Gettysburg Address and chunks of time

As a 9-10 year old child in early 1960’s England, I did math* problems calculating in scores.
We converted units of all types: how many pence equal to X shillings , how many pounds in X tons, etc.
We learned about gross (12 dozen), scores, bushels , pints, gills (= a portion of a pint, but damned if I remember how much :slight_smile: ) , etc.

I think some prices in the shops were still based on scores.

(* yes, I know, it should have said maths . But I didn’t. Yanks rule. :slight_smile: )

Gills were (are) a measure of whisky equal to a sixth of a pint. In England, you would get a sixth of a gill in your glass, but the Scots got a quarter. I believe they are all metric these days. As a teenager in the 60s, I can’t recall shops selling stuff by the score but I would have used different shops.

At school in the 50s, we did learn about all those archaic measures, but the only one of interest was the ‘chain’ - the length of a wicket. I can still remember that there are 1760 yards in a mile, 5240 pounds in a ton, 112 pounds in a cwt etc.

In general ‘score’ can be handy when you want a number more than a dozen but less than a hundred. *“I’ve told you scores of times.”
*

I am always fascinated with old units. What kind of ton contains 5240 lbs? Or alternatively, what pound is 1/5240 of a ton?
BTW, this thread re-aquainted me with a gill. I had forgotten about that unit. :slight_smile:

Thanks

Other than that, how was your visit to Gettysburg, Mrs. Lincoln?

I suspect it’s a typo, supposed to be 2240 pounds.

Mary Lincoln didn’t go to the Gettysburg ceremony. Their son was sick and probably wouldn’t have gone anyway.

If you’re going to make a joke, get the facts right. :wink:

Didn’t I just read this today in the Washington Post?

SOURCE MATERIAL:
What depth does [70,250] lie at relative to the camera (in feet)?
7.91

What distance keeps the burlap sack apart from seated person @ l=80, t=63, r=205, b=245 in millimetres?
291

CHALLENGES:
1. From the thread about old measures, quote the passage between "At school in" and "in a cwt etc.", inclusive.
2. According to the thread about old measures, what kept Mary Lincoln from the Gettysburg ceremony?

RESULTS FOR EACH TASK:
1.
At school in the 50s, we did learn about all those archaic measures, but the only one of interest was the ‘chain’ - the length of a wicket. I can still remember that there are 1760 yards in a mile, 5240 pounds in a ton, 112 pounds in a cwt etc.

2. Her son was sick.